Believe it or not, though, I'm very conscious of my appearance, not to mention the other ways I present myself.
I remember when I was a kid, going to a school full of people that had more money (a lot more money) than me. Appearance mattered. I never had the trendy hair cut, I never had Polo shirts, I never had designer jeans. I wore the same couple of pairs of shoes to everything. When I was old enough to shop for myself, I put a lot of time and work into choosing clothes that I thought looked fashionable. I had the baggy pants, pink shirts, skinny ties, the whole thing.
And it made no difference at all. My school mates weren't having any of that. "Those aren't real Polo are they?"

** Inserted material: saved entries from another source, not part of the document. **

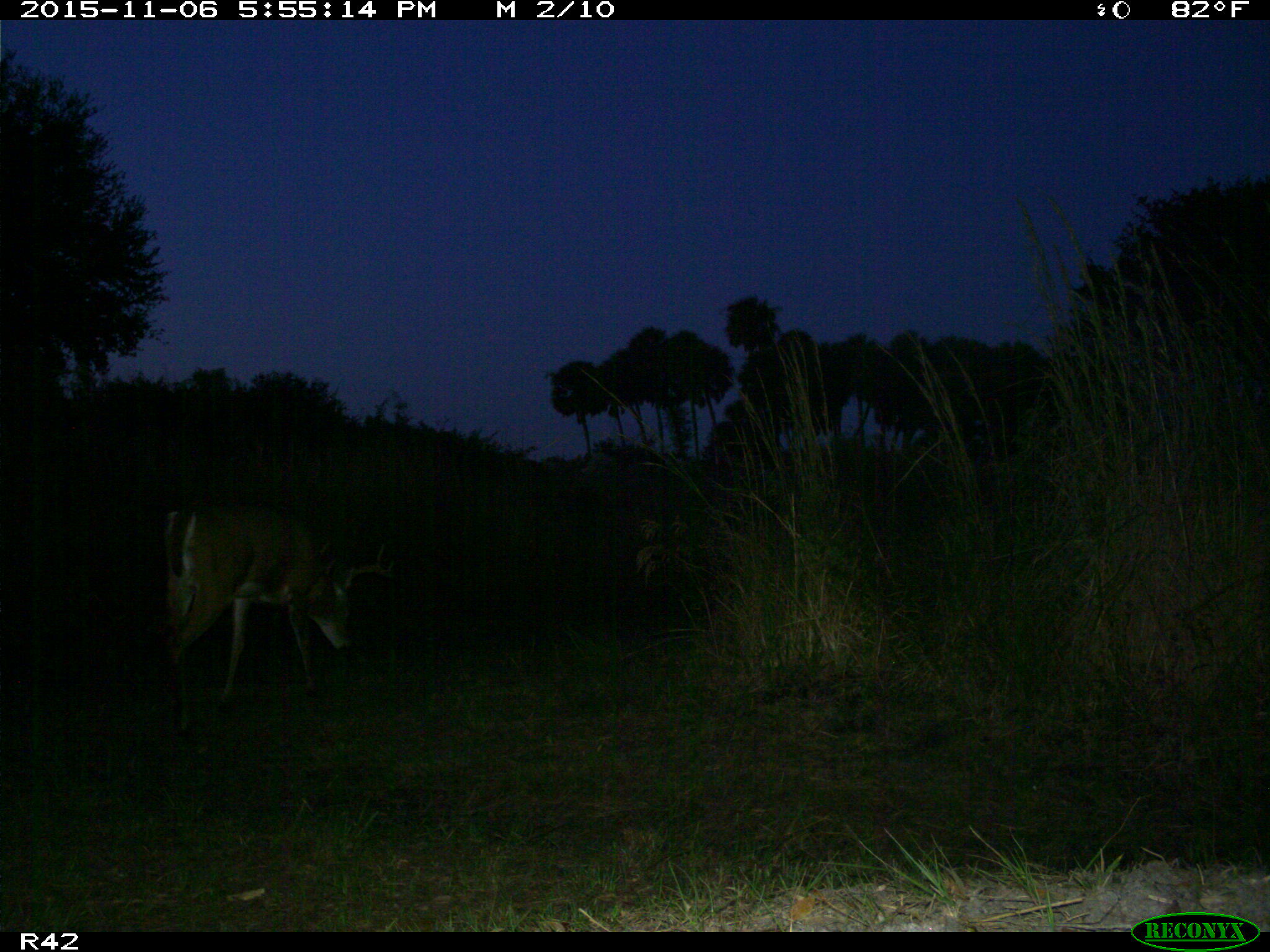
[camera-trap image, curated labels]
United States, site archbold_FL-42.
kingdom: Animalia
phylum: Chordata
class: Mammalia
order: Artiodactyla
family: Cervidae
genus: Odocoileus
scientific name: Odocoileus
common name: deer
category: unidentified deer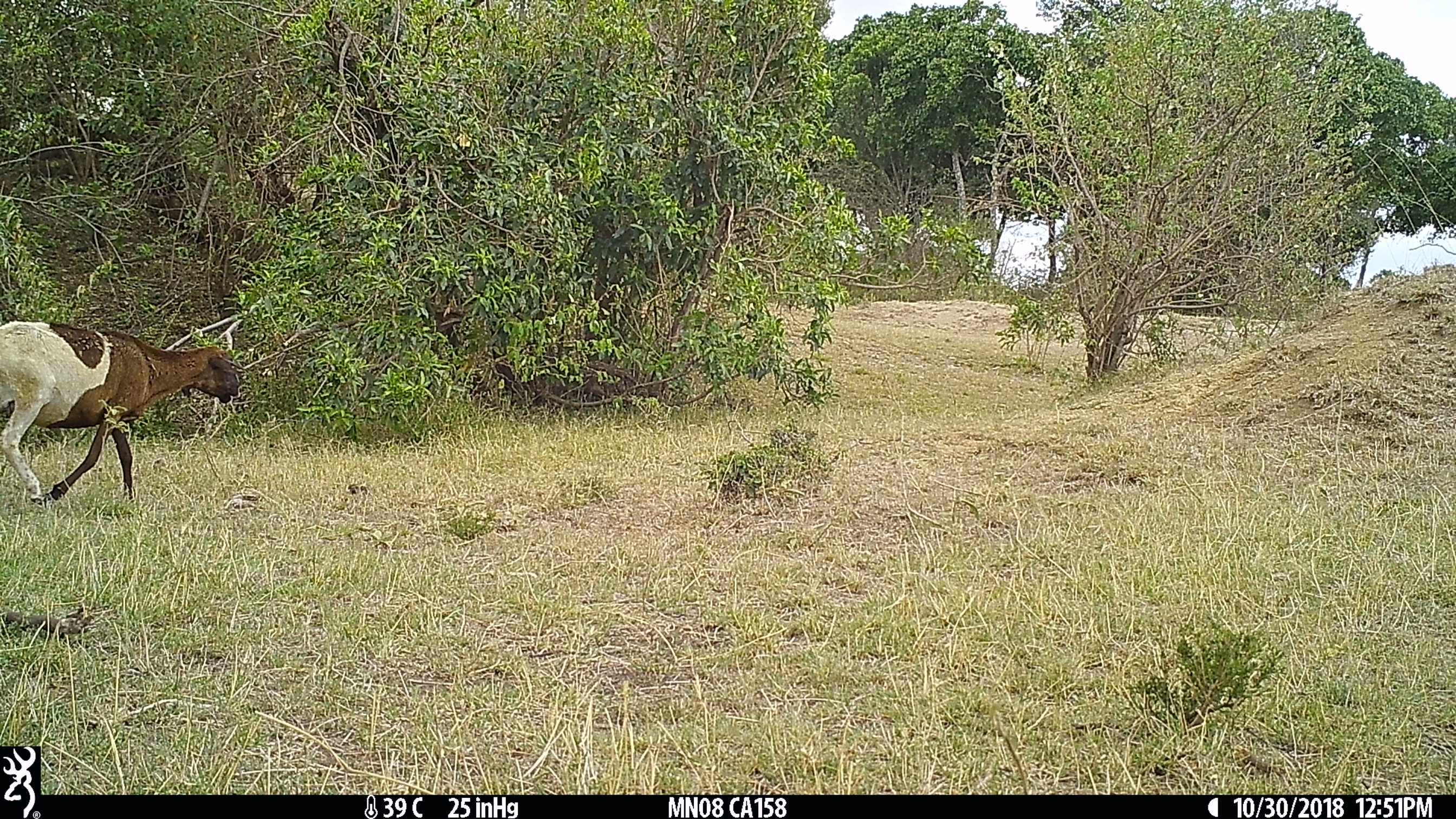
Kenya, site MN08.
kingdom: Animalia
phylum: Chordata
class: Mammalia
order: Artiodactyla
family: Bovidae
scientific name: Bovidae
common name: sheep or goat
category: shoat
Shoat (sheep or goat) (Bovidae).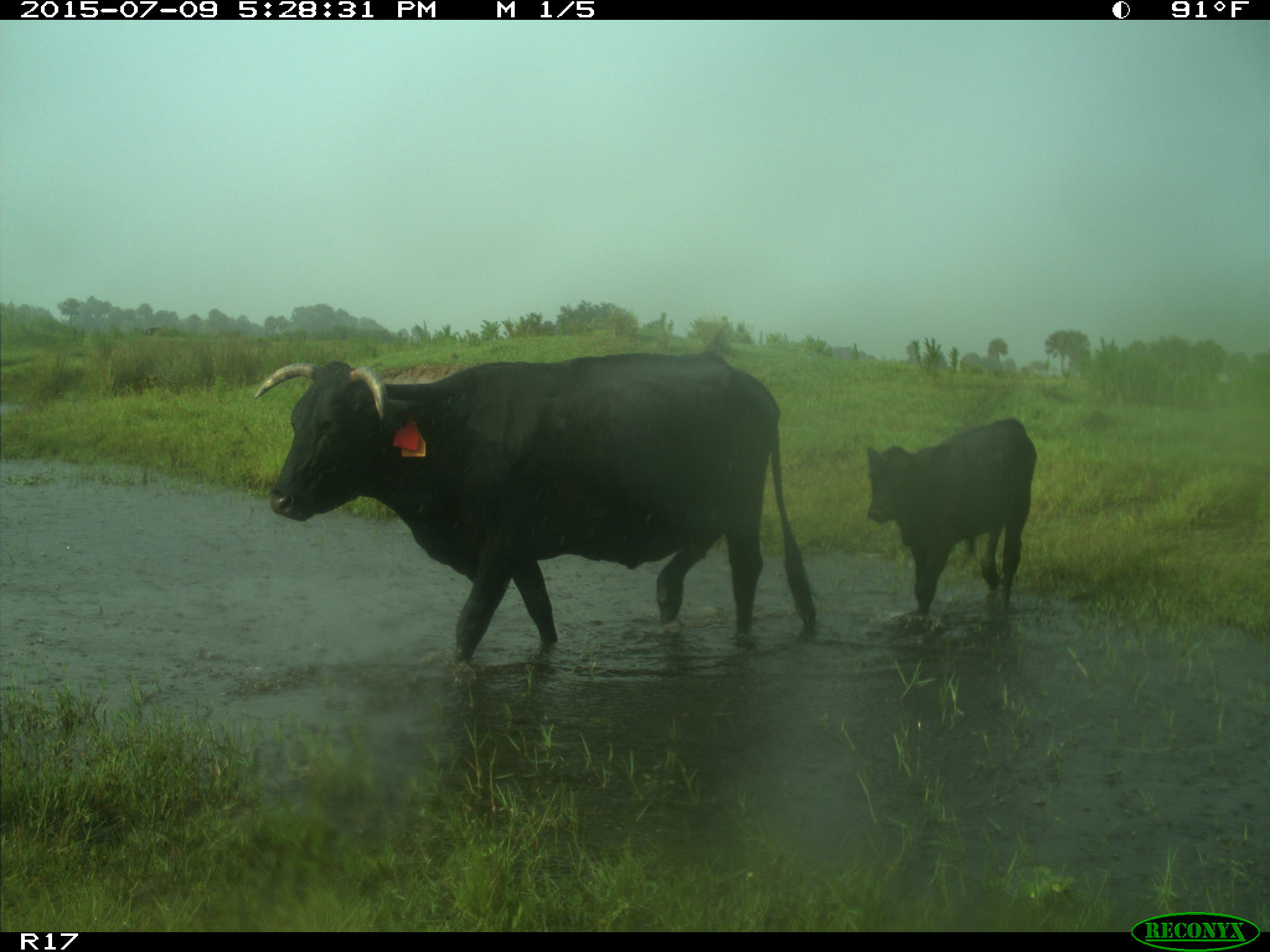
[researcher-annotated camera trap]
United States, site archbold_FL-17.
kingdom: Animalia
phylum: Chordata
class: Mammalia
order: Artiodactyla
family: Bovidae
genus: Bos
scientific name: Bos taurus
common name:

Somewhere around 15, I started hanging out more with people from working-class families. Girls dressed punk or hippie, guys with long hair that idolized Ozzy and the Crue. These friends were perfectly content to sit around, noodling on the guitar, wearing ripped up jeans and t-shirts. I had one friend in particular, a girl from near Midland, MI (she'll know I mean her if she reads this), who gave out the best compliment: "That's you." When you said, did, or wore something that was just naturally in keeping with your character, instead of playing to the crowds, she'd tell you it was cool - "That's you."
My jeans got worn and ripped, I drew and wrote on them, I traded in my skinny ties and pink shirts for surf and concert shirts, my hair got long. The more I enjoyed "being me," the more conscious I became of, well, trying to be me. Sometimes I was trying way too hard.
Someone asked me once about my painted toes: "What do the guys on the hockey team think of that? They don't give you a hard time?" I shook my head. "No, they don't say much about it. They've all seen me fight."
My personal style slowly became personal statement. What I should have said was, "I pride myself on being so tough that I can do a couple of 'feminine' things and no one dares to give me shit for it."
Besides my toes, my long hair, my sandles, I've employed various types of music (rap and metal around up-tight people, classical and jazz around the rock and roll crowd), art, stories about hockey fights or sketchy friends. I once asked a ranting anti-semite how he knew I wasn't a Jew, just to see if he had the nerve to risk a fight. He didn't. A week later, when he was ranting about the "camel jockeys," I told him about my real life Assyrian grandpa. Eventually, he admitted that he just liked to run his mouth, but that he didn't really mean anything by it. Confrontation can be beautiful thing.
Some days I worry, though: am I being me, or am I playing a series of characters? After trying too hard to fit in, and failing at it, am I trying to hard to fit out? Is who I am so situational that it changes depending on who I'm trying to cajole or intimidate? If my friend saw me today, would she still say "That's you?"